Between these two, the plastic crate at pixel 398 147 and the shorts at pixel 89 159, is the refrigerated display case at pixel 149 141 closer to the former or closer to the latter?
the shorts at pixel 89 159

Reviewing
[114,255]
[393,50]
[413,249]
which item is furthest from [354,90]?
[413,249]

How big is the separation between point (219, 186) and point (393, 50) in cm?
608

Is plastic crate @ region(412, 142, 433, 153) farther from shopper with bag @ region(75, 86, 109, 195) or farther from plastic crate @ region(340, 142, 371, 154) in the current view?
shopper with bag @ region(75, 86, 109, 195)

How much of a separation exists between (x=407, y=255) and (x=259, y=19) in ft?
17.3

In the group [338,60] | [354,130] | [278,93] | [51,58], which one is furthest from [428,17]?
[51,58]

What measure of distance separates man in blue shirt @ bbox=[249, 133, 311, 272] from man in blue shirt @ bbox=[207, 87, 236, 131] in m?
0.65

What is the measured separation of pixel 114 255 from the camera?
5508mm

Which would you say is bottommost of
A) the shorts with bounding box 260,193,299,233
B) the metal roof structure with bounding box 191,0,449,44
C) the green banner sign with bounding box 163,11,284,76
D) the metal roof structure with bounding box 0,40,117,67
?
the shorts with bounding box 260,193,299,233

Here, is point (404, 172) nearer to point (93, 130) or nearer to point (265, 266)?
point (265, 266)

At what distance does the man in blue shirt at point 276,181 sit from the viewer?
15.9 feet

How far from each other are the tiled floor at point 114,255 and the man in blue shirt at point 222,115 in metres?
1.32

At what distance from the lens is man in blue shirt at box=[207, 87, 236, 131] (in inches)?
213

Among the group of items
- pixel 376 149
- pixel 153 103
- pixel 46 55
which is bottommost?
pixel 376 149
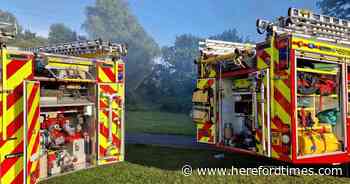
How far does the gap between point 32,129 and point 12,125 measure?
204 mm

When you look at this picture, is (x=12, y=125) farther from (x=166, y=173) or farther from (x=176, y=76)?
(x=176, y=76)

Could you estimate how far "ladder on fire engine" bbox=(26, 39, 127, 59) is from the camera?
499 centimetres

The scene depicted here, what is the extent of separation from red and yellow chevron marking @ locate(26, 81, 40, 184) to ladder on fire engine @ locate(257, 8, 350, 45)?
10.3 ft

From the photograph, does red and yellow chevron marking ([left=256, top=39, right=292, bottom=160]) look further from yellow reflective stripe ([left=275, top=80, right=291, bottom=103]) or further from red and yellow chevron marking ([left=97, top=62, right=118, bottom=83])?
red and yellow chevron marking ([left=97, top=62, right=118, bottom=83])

==========

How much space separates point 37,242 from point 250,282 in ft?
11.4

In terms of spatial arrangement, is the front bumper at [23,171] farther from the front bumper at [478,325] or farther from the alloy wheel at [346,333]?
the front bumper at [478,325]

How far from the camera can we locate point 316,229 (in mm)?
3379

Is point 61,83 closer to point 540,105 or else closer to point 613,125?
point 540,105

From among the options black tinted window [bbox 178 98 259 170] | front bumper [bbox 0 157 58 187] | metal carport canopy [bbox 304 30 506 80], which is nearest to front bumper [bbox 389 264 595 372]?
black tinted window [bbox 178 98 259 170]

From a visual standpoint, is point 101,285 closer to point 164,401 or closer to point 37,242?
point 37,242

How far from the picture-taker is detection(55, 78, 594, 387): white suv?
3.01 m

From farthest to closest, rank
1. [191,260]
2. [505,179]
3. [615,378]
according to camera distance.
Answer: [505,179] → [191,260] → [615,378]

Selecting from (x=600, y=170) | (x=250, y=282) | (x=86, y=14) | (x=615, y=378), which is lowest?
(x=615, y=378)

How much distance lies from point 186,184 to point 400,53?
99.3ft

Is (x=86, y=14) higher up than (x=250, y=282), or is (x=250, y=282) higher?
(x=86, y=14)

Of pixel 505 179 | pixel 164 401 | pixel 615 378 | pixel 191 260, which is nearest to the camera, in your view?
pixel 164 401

==========

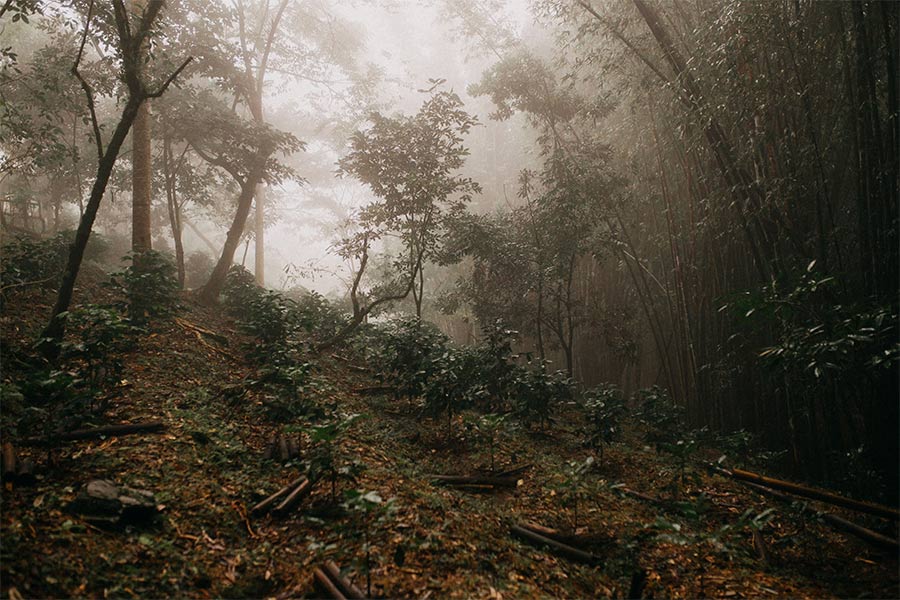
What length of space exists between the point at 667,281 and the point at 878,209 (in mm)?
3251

==========

■ GIVEN TASK: Copy the items starting at the line that contains "How far does" and ending at the line that contains "499 centimetres", with both of those lines included.

■ COMPLETE RESPONSE:
How far does the gap between point 32,129 and point 12,125 measure?
204 mm

When you look at this picture, is (x=12, y=125) farther from (x=166, y=173) or farther from (x=176, y=76)?
(x=176, y=76)

Could you estimate how far "ladder on fire engine" bbox=(26, 39, 127, 59) is from the camera?
499 centimetres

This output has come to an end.